Container health and readiness¶
Workload status reflects the health of the containers that back it. Three probe types—readiness, liveness, and startup—are configurable per container and determine when a Workload is ready for traffic, when to restart an unhealthy container, and how long the platform waits before declaring a slow-starting container failed.
Readiness probe¶
Service artifacts must declare a readinessProbe so the platform can tell when a container is safe to receive traffic. The platform polls readinessProbe.path until it returns a 2xx response; until that happens, the Workload stays in launching rather than running, and the Workload's invoke endpoint does not route to that container.
{
"readinessProbe": {
"path": "/healthz",
"port": 8080,
"scheme": "HTTP",
"initialDelaySeconds": 30,
"periodSeconds": 30,
"timeoutSeconds": 30,
"failureThreshold": 3
}
}
path is required; the rest are optional with the defaults shown.
Liveness probe¶
livenessProbe lets the platform restart a container that has become unresponsive while still running.
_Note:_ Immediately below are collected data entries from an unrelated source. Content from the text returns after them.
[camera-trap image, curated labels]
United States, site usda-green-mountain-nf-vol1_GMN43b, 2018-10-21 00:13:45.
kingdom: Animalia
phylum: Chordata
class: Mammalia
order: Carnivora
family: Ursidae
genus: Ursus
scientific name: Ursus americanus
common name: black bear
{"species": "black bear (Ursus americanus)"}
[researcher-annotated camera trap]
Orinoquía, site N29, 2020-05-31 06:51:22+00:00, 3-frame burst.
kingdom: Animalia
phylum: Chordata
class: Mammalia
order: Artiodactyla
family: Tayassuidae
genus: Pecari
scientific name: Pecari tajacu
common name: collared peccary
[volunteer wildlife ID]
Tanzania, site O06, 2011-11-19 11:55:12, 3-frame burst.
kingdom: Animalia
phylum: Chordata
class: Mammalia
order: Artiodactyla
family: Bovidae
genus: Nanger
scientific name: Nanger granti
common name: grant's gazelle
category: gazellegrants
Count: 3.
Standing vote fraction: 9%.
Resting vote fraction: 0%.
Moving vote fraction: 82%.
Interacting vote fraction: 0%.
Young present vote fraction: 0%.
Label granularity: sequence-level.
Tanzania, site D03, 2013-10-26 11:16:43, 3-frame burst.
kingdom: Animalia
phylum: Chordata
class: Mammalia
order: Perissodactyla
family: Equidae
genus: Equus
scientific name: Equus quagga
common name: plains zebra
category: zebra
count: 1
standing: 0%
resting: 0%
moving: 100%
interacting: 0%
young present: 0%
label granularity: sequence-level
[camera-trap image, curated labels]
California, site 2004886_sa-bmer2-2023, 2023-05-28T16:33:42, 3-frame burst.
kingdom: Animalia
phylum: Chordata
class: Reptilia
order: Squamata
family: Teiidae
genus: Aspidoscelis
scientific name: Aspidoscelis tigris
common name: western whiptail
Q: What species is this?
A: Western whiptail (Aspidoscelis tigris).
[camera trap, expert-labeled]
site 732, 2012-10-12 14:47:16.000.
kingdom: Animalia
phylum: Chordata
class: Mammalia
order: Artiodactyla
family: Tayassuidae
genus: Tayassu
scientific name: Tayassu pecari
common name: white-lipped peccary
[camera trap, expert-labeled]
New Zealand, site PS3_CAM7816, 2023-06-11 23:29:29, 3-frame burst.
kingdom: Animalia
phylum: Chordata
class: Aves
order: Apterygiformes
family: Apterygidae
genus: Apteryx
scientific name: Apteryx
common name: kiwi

It uses the same ProbeConfig shape as the readiness probe. Use it when your service can wedge in a state that the readiness probe wouldn't catch (deadlock, stuck event loop) but a fresh process would recover from.
Startup probe¶
startupProbe gives slow-to-initialize containers more time to come up before the readiness and liveness probes take over. Useful for large model loads, JIT warmup, or any container whose initial startup is much longer than its steady-state response time.
Probe configuration reference¶
All three probe types use the ProbeConfig schema:
| フィールド | デフォルト | 説明 |
|---|---|---|
path |
(必須) | HTTP path to query for the health check. |
port |
8080 |
Port to access on the container (1–65535). |
scheme |
HTTP |
Accepts HTTP or HTTPS. |
host |
(pod IP) | Optional host header override. |
httpHeaders |
なし | Additional headers to send with the probe request. |
initialDelaySeconds |
30 |
Seconds to wait before the first probe runs. |
periodSeconds |
30 |
Seconds between probes. |
timeoutSeconds |
30 |
Seconds before a probe is considered failed. |
failureThreshold |
3 |
Consecutive failures before the probe is considered failed. |
How readiness drives lifecycle states¶
The platform computes the Workload's status bottom-up: each container's readiness rolls into its replica's phase, replica phases roll into the proton's status, and proton status is what the Workload reports. A Workload only reaches running when every replica's containers have all passed readiness. See Workload concepts: Lifecycle states for the full aggregation rules and Tutorial: Deploy a production-ready container for an end-to-end example with readinessProbe.path set to /healthz on the FastAPI gateway image (or / on a minimal whoami Workload in Hello, Workload).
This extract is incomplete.